The claim of carbon neutrality is being achieved through the purchase of carbon credits, though the announcement doesn’t specify which carbon credits scheme the company will be using. The specifics of that do matter, as some carbon credits have been exposed as fraudulent, misleading or harmful in other ways.
In addition to the carbon neutral claims and a lot of carbon-producing AI features, the Acer Aspire Vero 16 AI PC has R and E keys that are backwards to remind customers about their commitment to sustainability.
Laptops aplenty, for work and play
Also announced at CES are refreshed Acer Aspire Go Laptops, with a focus on being cheap and accessible on a budget. They all have entry-level processors (Intel Core i3 or AMD Ryzen 7000 Series), 10 hours of battery life, and up to 16GBs of RAM. They’re designed to appeal to young students, people on a budget, and those who don’t want to do more than email.

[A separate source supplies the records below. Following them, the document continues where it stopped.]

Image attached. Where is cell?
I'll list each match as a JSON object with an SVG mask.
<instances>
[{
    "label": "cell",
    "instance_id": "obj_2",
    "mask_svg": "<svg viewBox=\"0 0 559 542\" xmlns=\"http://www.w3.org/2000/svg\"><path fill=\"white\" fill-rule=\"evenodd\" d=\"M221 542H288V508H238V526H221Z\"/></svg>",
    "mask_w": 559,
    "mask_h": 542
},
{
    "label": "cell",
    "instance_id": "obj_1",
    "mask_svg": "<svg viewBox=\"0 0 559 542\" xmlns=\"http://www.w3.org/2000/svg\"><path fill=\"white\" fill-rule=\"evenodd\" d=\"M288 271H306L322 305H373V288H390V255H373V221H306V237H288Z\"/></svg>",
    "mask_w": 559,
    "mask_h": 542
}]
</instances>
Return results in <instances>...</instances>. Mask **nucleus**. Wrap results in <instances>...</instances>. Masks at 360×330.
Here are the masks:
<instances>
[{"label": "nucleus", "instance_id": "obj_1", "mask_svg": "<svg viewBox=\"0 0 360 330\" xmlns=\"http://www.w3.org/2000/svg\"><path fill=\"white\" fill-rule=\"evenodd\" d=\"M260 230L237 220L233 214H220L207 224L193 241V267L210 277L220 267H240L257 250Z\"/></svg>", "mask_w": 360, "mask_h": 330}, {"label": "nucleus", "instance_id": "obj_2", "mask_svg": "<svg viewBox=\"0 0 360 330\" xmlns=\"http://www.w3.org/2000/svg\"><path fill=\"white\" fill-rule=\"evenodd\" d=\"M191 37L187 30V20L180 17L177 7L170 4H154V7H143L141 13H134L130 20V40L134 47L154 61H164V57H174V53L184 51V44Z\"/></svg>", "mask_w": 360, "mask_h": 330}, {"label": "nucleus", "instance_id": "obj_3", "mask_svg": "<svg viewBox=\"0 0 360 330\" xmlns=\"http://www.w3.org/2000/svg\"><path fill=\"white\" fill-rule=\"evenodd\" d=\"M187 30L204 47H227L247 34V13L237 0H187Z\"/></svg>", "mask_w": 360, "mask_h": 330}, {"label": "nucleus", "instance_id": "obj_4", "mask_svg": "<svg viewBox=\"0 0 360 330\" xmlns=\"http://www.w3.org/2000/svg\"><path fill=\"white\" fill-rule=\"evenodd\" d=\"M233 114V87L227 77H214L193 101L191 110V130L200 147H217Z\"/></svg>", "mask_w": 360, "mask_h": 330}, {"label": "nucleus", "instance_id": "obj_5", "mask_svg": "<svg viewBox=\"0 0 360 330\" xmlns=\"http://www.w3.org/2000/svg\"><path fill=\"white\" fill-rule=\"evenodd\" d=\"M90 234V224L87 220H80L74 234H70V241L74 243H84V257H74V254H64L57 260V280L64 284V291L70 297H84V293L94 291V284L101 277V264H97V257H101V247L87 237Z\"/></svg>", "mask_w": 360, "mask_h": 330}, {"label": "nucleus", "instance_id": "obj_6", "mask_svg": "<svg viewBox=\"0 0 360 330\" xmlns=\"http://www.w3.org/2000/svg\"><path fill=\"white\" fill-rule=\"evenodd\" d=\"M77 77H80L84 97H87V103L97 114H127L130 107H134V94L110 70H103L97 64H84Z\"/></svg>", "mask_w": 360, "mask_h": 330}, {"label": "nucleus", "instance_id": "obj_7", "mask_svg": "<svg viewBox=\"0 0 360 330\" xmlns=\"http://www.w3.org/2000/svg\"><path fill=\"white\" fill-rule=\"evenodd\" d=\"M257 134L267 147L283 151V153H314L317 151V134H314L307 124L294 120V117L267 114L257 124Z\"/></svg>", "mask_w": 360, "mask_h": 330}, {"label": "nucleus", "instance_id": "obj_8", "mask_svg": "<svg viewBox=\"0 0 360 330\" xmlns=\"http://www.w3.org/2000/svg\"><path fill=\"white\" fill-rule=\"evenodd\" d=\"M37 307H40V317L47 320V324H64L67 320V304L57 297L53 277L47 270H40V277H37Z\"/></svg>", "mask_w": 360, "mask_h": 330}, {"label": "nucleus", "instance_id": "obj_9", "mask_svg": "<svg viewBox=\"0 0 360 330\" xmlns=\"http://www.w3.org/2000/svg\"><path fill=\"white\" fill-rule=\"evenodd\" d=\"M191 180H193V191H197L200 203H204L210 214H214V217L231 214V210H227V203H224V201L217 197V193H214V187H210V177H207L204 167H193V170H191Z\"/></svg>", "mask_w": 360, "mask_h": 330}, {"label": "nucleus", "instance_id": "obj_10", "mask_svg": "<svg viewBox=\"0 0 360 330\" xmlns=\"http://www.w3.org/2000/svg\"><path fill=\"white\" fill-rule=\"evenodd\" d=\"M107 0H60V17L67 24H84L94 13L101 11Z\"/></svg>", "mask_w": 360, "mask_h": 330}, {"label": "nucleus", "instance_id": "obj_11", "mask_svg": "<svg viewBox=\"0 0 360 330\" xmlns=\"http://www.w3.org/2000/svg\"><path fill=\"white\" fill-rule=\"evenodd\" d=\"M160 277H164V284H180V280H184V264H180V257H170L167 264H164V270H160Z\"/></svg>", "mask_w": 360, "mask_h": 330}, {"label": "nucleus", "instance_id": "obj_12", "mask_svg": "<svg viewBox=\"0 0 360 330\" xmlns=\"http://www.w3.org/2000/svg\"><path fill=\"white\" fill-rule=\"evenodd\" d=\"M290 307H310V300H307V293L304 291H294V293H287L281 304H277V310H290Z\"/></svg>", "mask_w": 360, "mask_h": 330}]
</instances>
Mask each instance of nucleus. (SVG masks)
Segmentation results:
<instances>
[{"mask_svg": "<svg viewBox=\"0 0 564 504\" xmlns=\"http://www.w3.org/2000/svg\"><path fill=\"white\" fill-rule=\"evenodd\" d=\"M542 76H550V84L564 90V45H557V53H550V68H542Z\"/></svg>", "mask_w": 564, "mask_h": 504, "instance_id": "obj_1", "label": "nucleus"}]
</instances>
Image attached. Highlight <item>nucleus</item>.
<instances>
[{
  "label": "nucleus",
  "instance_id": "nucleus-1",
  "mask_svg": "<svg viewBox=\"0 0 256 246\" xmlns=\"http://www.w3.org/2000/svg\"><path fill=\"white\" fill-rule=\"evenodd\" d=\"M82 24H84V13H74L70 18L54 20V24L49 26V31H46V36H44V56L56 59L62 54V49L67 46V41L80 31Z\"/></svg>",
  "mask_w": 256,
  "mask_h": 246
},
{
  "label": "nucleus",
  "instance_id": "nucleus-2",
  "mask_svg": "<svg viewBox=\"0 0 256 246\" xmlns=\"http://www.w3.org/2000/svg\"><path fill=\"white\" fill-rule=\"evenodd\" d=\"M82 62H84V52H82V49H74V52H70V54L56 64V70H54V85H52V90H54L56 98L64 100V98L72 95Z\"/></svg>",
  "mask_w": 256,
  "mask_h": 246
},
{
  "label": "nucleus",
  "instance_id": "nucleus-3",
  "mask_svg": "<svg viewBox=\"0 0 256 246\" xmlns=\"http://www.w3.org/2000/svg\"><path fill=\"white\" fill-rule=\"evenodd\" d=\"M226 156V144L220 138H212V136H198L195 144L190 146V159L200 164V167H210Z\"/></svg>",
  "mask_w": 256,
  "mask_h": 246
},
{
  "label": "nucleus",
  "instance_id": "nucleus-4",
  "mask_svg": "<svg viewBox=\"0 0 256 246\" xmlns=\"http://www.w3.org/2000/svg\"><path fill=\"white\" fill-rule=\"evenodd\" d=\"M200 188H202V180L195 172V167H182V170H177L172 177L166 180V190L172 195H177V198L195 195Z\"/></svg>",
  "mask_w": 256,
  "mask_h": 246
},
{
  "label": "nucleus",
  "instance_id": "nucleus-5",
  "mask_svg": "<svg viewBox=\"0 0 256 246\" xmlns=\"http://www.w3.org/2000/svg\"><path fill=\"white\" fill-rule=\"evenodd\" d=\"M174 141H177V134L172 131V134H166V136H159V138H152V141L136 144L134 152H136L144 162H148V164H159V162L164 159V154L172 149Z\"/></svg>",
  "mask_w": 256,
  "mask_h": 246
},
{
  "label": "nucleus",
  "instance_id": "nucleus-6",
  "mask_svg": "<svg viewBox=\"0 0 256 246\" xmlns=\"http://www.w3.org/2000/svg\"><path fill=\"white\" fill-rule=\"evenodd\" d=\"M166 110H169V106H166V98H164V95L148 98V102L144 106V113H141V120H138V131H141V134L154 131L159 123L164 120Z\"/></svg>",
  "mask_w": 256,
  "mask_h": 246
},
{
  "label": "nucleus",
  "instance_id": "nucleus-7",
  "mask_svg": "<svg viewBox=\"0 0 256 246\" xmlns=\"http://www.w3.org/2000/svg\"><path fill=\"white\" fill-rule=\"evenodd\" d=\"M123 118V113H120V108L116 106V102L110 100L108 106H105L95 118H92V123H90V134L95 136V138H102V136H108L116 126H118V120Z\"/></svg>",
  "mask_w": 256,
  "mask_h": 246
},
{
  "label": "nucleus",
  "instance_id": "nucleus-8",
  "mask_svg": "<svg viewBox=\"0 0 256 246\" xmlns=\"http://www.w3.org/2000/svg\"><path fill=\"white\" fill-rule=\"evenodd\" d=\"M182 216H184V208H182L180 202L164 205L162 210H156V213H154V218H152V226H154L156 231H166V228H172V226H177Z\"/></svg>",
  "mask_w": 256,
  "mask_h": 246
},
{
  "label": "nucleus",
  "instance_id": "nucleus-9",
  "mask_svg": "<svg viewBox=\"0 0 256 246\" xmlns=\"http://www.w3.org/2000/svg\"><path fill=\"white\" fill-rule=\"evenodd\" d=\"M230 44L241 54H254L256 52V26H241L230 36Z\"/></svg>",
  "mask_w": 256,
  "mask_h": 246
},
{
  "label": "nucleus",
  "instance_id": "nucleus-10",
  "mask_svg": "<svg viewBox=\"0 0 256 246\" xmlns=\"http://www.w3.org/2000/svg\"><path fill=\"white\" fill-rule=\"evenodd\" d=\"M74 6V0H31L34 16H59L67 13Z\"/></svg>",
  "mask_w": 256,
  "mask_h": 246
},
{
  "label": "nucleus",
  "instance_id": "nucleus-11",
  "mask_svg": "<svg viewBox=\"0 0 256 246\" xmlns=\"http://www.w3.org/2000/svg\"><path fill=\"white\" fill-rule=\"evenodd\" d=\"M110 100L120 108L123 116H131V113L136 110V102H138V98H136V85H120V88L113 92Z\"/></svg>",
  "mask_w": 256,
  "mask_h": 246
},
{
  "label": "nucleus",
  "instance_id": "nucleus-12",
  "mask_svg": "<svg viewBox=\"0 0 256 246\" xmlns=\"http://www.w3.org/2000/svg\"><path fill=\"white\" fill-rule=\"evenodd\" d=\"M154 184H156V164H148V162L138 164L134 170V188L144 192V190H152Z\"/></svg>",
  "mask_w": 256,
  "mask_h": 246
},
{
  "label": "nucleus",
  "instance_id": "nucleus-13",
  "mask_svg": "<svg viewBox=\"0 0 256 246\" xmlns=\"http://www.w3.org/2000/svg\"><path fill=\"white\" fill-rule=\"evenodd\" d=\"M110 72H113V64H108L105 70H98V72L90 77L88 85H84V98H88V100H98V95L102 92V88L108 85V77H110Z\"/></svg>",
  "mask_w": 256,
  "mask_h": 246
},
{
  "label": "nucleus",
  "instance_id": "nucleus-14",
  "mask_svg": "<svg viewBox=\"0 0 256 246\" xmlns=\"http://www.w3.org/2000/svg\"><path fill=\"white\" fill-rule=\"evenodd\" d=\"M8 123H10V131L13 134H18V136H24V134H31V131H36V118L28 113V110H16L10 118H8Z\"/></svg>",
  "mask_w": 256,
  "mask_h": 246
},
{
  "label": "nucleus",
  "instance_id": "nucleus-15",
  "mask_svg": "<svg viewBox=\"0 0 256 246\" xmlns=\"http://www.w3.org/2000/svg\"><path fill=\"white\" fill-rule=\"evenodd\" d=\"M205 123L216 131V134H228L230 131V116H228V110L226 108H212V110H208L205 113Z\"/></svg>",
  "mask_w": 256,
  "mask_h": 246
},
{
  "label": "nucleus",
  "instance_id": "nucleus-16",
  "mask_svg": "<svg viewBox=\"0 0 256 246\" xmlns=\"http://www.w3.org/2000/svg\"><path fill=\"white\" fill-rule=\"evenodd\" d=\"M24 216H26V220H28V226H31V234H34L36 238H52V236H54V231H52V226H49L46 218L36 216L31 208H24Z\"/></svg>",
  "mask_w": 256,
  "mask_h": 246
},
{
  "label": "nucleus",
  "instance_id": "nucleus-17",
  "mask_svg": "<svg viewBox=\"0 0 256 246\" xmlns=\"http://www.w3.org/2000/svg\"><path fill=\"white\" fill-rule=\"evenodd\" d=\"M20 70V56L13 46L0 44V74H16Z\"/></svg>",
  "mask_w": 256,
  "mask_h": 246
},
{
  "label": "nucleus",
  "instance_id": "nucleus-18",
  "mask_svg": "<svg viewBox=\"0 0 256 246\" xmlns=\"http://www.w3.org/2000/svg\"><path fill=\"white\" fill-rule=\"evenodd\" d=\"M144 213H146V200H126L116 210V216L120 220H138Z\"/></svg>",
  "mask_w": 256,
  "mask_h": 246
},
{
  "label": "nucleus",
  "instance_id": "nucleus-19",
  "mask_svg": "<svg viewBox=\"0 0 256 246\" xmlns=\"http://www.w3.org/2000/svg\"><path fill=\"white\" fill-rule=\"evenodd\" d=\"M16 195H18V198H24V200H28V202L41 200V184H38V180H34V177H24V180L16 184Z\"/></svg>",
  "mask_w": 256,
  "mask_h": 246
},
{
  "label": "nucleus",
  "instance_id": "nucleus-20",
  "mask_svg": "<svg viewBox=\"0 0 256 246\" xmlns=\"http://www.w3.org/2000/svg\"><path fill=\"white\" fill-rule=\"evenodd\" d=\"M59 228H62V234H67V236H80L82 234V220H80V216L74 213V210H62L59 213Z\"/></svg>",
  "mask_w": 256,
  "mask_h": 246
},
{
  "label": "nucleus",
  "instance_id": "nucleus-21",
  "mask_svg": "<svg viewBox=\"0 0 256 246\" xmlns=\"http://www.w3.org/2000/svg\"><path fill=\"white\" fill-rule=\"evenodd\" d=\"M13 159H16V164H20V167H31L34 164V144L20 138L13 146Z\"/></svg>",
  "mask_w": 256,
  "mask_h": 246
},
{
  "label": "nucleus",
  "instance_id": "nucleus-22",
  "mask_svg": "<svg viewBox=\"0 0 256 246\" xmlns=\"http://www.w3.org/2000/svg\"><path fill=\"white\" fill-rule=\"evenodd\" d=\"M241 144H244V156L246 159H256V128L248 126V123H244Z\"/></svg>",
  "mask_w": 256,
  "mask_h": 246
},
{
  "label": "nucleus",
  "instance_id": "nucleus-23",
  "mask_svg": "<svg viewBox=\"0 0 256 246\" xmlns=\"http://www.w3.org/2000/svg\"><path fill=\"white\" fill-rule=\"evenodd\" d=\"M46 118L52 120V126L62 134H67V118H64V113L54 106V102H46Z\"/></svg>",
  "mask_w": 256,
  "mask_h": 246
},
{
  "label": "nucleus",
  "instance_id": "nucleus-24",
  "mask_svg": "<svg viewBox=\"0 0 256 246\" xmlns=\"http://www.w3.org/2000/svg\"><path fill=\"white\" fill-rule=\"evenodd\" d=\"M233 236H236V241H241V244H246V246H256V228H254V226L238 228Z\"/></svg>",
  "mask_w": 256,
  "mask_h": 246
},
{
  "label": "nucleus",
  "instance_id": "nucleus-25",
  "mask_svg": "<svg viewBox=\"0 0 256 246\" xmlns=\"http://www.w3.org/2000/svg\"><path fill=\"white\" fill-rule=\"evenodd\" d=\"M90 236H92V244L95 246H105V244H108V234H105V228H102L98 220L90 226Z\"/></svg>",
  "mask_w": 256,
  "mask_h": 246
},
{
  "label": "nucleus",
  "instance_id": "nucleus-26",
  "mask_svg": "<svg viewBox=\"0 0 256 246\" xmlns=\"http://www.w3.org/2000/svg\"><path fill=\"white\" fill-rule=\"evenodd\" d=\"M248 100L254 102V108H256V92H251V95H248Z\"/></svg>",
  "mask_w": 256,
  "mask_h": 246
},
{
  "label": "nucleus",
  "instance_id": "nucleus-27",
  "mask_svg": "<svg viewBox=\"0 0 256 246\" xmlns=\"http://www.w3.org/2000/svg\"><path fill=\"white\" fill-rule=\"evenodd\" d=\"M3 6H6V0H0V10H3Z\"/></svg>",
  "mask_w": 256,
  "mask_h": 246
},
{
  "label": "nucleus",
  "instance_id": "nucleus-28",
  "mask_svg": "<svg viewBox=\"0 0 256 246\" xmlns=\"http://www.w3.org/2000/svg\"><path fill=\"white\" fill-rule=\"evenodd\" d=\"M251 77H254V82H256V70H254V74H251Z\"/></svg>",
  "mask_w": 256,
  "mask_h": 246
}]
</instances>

Gamers weren’t forgotten, with new Curved OLED and Mini LED. In Mini LED, this range goes up to the stunning 57-inch Predator Z57, with a DUHD (2680×2160) resolution monity with a 120Hz refresh rate, and the ultra-wide 34-inch Predator X34 V3 with a UWQHD 180Hz refresh rate. For OLED fans, there’s the 39-inch Predator X39 and 34-inch Predator X34, both with UWQHD resolution, 240Hz refresh rate, and 0.01ms pixel response time.
Remember 3D? Acer does. The company has a new 3D laptop called Aspire 3D 15 SpatialLabs Edition, showing stereoscopic 3D on a 15.6-inch UHD display. To support 3D experiences, there is a lot of AI software built-in to create “new” 3D content using an AI trained on unspecified work. It’ll have an Intel Core i7-13620H processor and up to an Nvidia GeForce RTXTM 4050 Laptop GPU.
For those on desktop PCs, there’s a 27-inch Predator Spatial Labs View 27 gaming monitor, to display 3D games, world and other content.
Acer also announced new Swift Go AI PCs with more powerful CPUs and GPUs, new Nitro 17 gaming laptops with the latest Intel Core processors and Nvidia GeForce RTX 40 Series laptop GPUs, and Predator Helios gaming laptops with Intel Core processors and Nvidia GeForce RTX 40 Series laptop GPUs.